Haudha ibn Ali al-Hanafi (Arabic: هوذة بن علي الحنفي, born 551 CE) (also spelled Hawdha or Hawza) was the ruler of Al-Yamama who reigned in the 7th century CE and considered the most powerful man of Central Arabia in his time. A poet and preacher, Haudha was a Christian. He was from the tribe of Banu Hanifa and traced his lineage back to the Banu Bakr tribe. Haudha was also a contemporary of Khosrow I and the Islamic prophet Muhammad.

== Lineage ==
According to Ibn Hazm, his full name is Haudha ibn Ali ibn Thumama ibn 'Amr ibn 'Abd al-Uzza ibn Suhaym ibn Murrah ibn al-Dawla ibn Hanifa ibn Lajim ibn Sa'ab ibn Ali ibn Bakr ibn Wa'il, and his lineage can be traced to Adnan.

== Biography ==
Haudha ibn Ali was born in 551 CE to a Christian family of the Banu Hanifa tribe.
=== Involvement in Yawm al-Safqa ===

On a day known as Yawm al-Safqa, Haudha ibn Ali's caravan was robbed by the Banu Tamim tribe while transporting Persian goods to Yemen and then imprisoned until he was able to ransom himself out of custody. He managed to incite Khosrow I against the Banu Tamim, and soon the armies of the Sasanian Empire arrived to Arabia where a large number of people from the Banu Tamim tribe were massacred.

== Reign ==
Haudha ibn Ali had already been placed on the throne by 628 CE. Around that time, the Islamic prophet Muhammad had begun sending messages to contemporary rulers, inviting them into the Islamic faith. Haudha was amongst these rulers. One of the Sahaba by the name of Sulayt ibn Amr sent to Haudha a letter from Muhammad himself:

Bismillahir Rahmanir Raheem! From Muhammad, the Messenger of God, to Haudha ibn Ali! Peace be upon those who are on the right path. You should know it very well that my religion will soon glitter on the furthest horizons. Therefore, O Haudha, become a Muslim so that you will reach salvation. Then, I will let you rule your country.

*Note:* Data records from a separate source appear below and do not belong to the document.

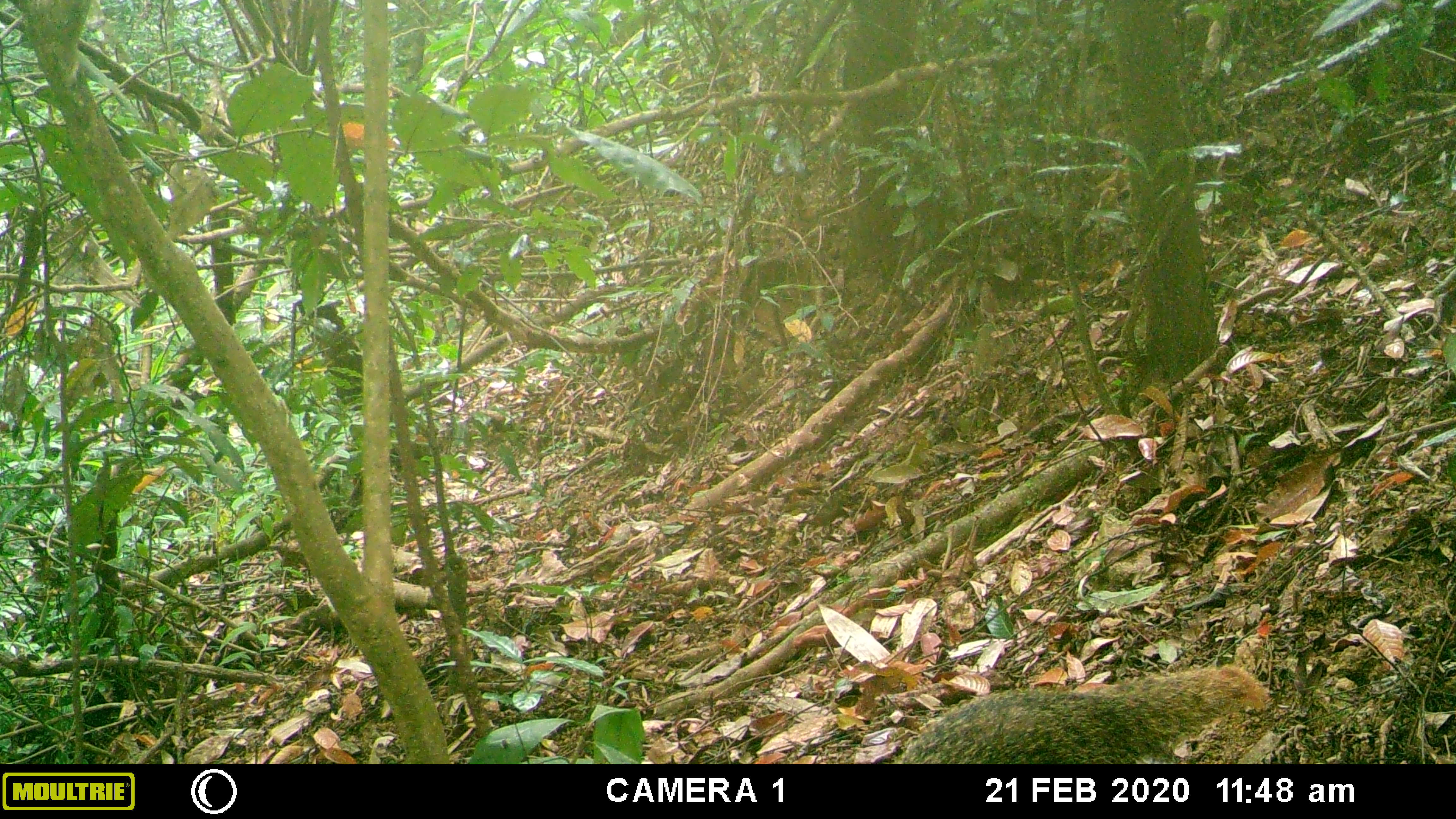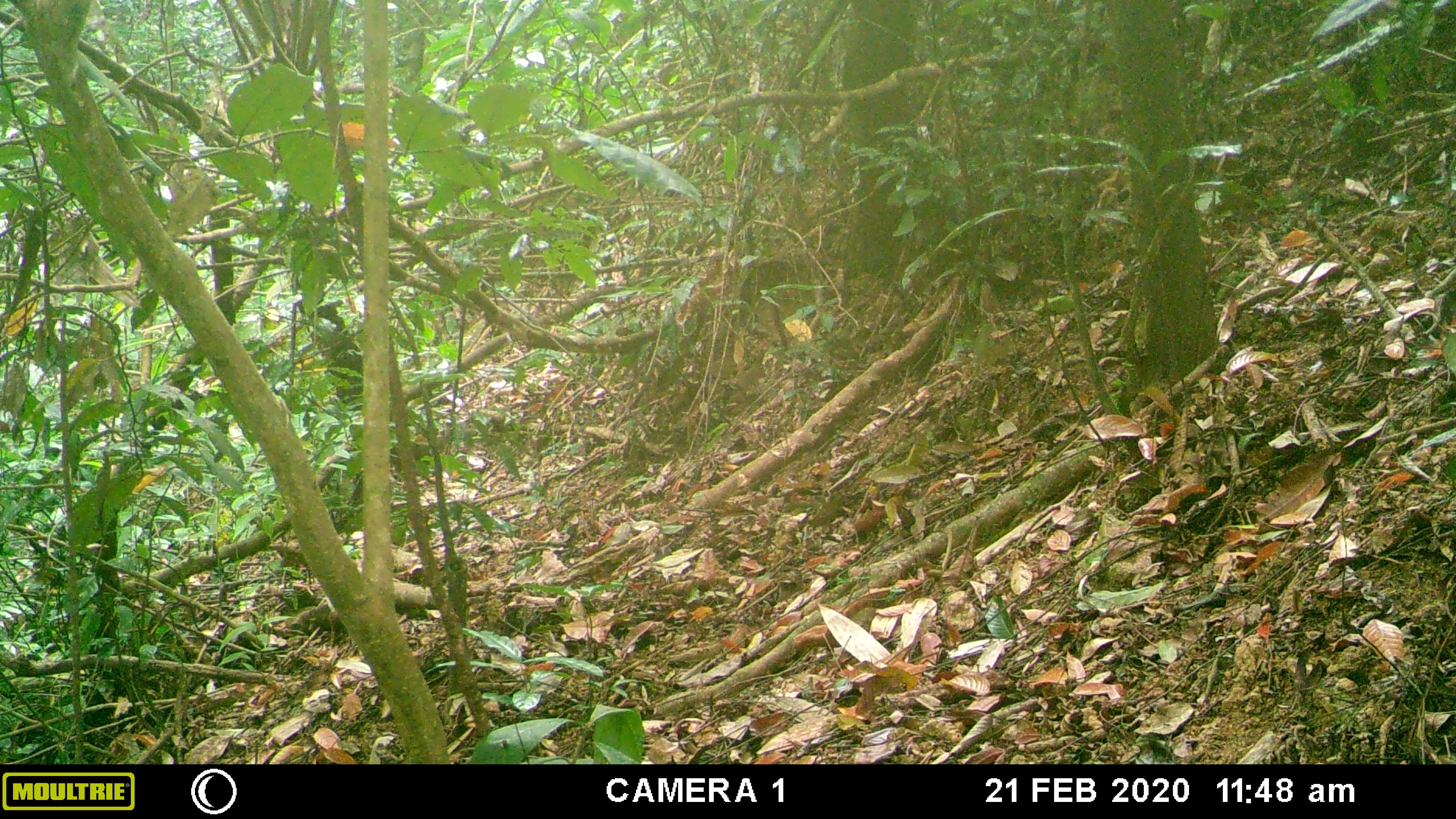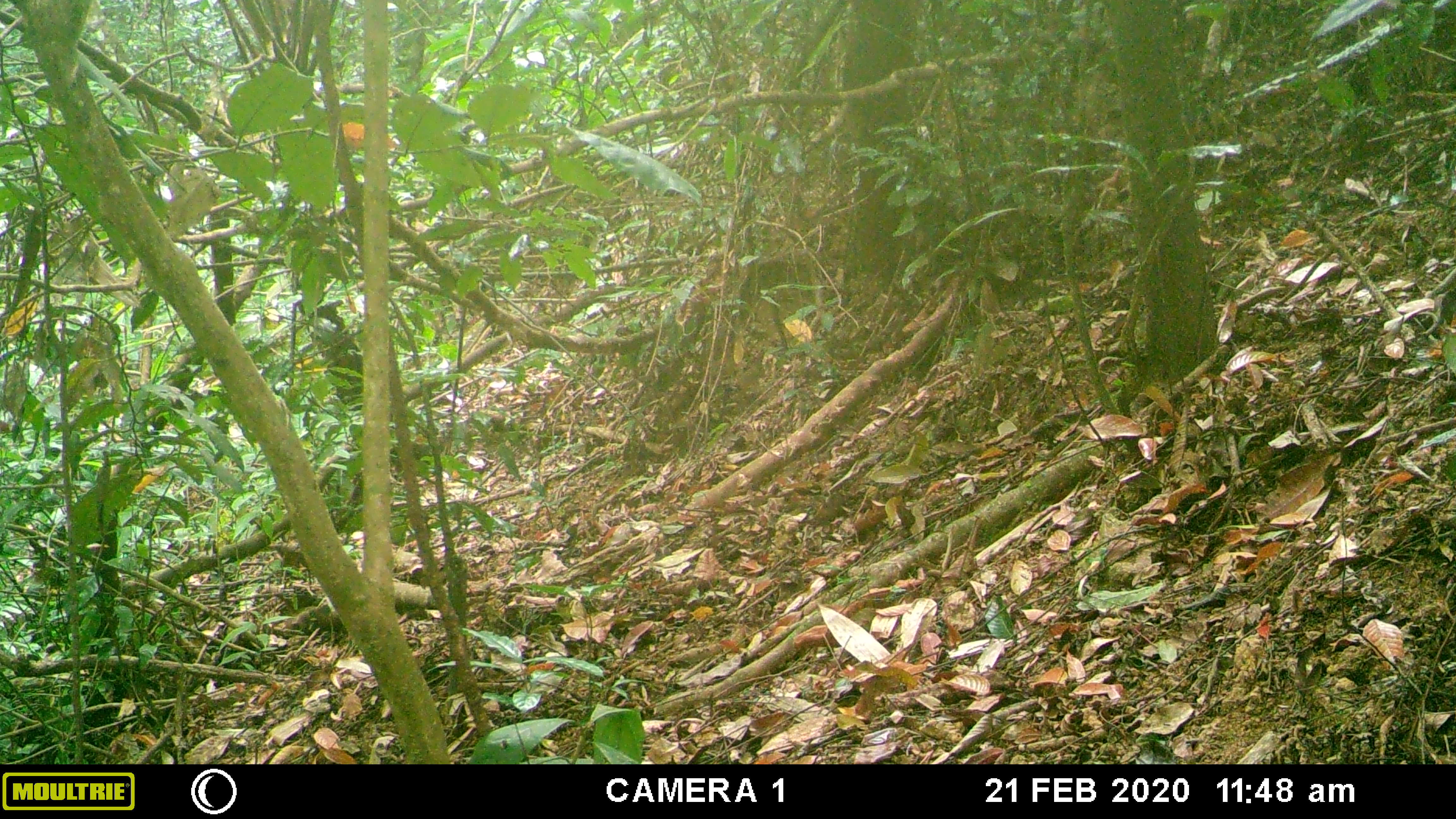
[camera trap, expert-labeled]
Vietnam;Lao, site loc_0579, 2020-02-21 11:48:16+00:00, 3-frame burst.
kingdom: Animalia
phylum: Chordata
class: Mammalia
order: Carnivora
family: Herpestidae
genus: Urva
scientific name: Urva urva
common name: crab-eating mongoose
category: crab eating mongoose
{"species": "crab eating mongoose (crab-eating mongoose) (Urva urva)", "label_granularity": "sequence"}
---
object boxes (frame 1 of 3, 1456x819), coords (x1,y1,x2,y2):
crab eating mongoose: (892,662,1270,764)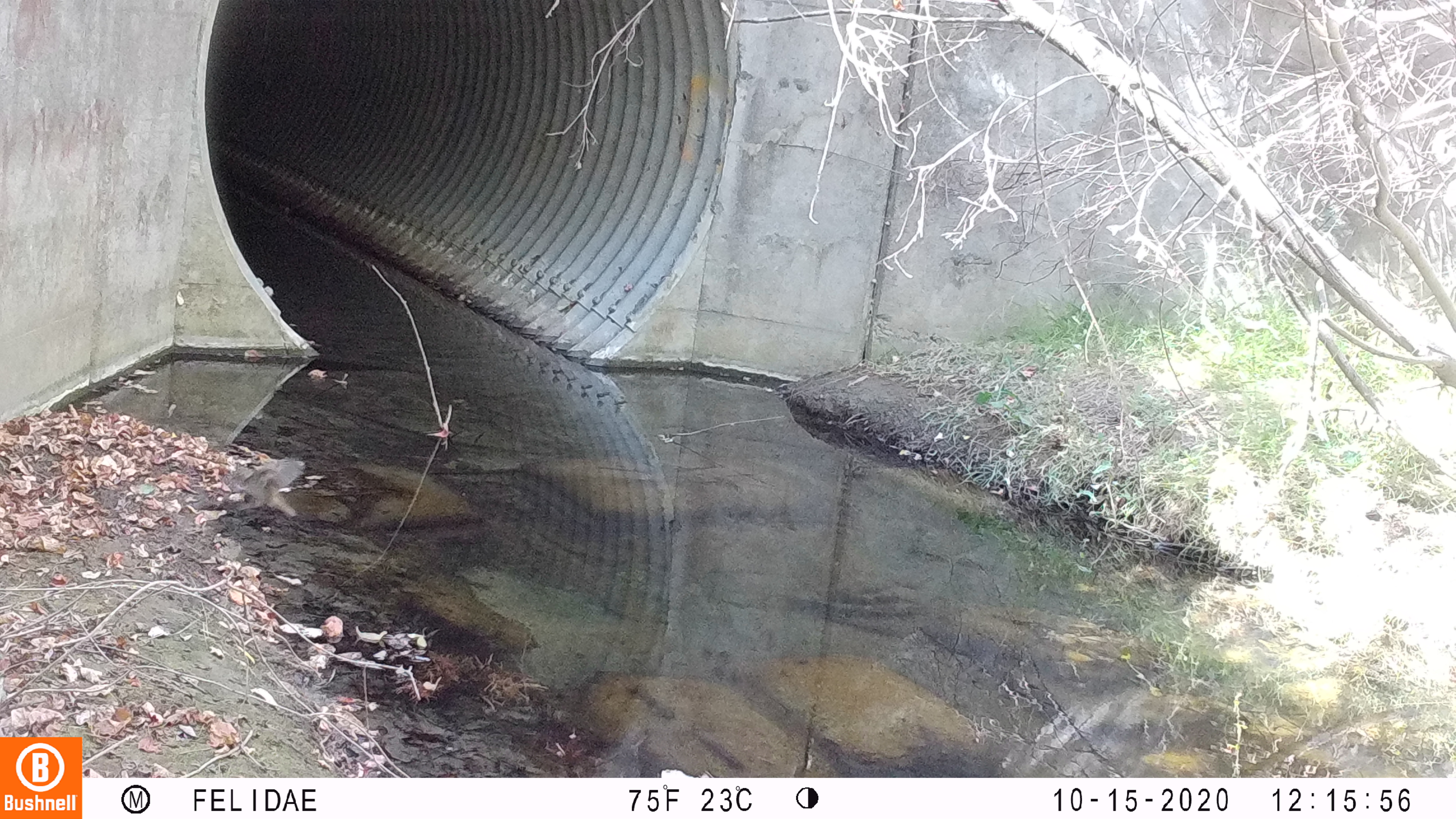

Haudha ibn Ali reacted with humour towards the letter, and kindly refused to accept the invitation. He then wrote the following reply back to Muhammad:

What you have invited me to, it is splendid. I am the orator; the poet of my nation. My nation is feared by Arabs. Give me a position of authority in your government, so that I may obey you.

According to Islamic tradition, Haudha died a year after he had sent the letter, circa 629 CE.